As a first step the researchers trawled pornographic sites to classify what they found and how the industry was structured.
The big distinction was between free sites and those that charge for access. Typically pay sites produce content they give to free sites to drum up traffic.
More than 90 per cent of the 35,000 pornographic domains analysed in the study were free sites.
The researchers analysed the 269,000 websites hosted on the 35,000 domains to see which hosted malicious software.
About 3.23 per cent of these sites were booby-trapped with adware, spyware and viruses.
Many others used "shady" practices to keep visitors onsite. These included javascript catchers that made it hard for people to leave a page.
Others use scripts that re-direct visitors so when they click on a link they do not see the video or image they were expecting but are passed to an affiliate site.
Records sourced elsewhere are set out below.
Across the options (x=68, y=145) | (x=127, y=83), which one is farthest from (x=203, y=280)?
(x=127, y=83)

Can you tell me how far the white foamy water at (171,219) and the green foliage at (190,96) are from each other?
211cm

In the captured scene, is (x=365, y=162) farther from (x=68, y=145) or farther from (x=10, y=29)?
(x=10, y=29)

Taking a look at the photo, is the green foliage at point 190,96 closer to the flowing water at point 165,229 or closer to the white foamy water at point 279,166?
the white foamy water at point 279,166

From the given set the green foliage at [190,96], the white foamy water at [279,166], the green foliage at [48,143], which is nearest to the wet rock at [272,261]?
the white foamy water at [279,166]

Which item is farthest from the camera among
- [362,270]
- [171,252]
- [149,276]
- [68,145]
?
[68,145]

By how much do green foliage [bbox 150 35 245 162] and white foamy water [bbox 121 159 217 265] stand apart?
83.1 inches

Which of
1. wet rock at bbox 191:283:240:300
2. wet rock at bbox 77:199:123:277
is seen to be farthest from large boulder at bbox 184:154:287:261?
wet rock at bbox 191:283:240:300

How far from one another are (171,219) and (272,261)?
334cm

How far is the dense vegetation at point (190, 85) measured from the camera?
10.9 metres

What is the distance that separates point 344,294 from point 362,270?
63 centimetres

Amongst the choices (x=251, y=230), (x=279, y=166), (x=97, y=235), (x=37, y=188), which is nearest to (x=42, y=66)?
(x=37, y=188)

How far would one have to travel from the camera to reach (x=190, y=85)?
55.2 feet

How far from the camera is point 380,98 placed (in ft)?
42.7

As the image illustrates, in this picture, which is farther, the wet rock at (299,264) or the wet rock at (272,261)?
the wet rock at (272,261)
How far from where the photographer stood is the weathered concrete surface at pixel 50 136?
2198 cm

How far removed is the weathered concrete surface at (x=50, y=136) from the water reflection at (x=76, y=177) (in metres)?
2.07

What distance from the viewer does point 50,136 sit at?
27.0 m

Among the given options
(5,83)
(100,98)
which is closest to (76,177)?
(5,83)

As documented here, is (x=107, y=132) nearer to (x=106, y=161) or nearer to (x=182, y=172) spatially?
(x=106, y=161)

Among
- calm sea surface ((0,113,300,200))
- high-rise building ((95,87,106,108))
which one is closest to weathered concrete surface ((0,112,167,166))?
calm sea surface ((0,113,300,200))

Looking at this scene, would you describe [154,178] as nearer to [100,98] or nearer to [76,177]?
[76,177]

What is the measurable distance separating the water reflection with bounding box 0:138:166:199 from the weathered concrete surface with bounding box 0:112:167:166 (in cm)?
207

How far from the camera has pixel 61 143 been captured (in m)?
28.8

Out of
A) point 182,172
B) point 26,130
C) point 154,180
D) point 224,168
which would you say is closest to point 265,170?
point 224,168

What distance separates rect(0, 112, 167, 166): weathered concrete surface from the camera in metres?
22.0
"It's cut-throat competition," said Wondracek.
"Everybody tries to get as much traffic as possible."
It could also be a great way for hi-tech criminals to get a ready source of victims, said Wondracek.
The researchers also created two adult sites of their own, populated them with free content from porn producers and spent USD 160 to get traffic piped to these sites.
Analysis of the 49,000 visitors sent to their sample sites showed that 20,000 were using a computer and browser combination that was vulnerable to at least one known exploit.
With many porn sites appearing in the top 100 most popular sites on the web this could mean that huge numbers of people are caught out when they browse for adult content.
While relatively few porn sites were infecting visitors, it is difficult to spot good from bad, he said.
The researchers presented their results at the Workshop on the Economics of Information Security held at Harvard this week.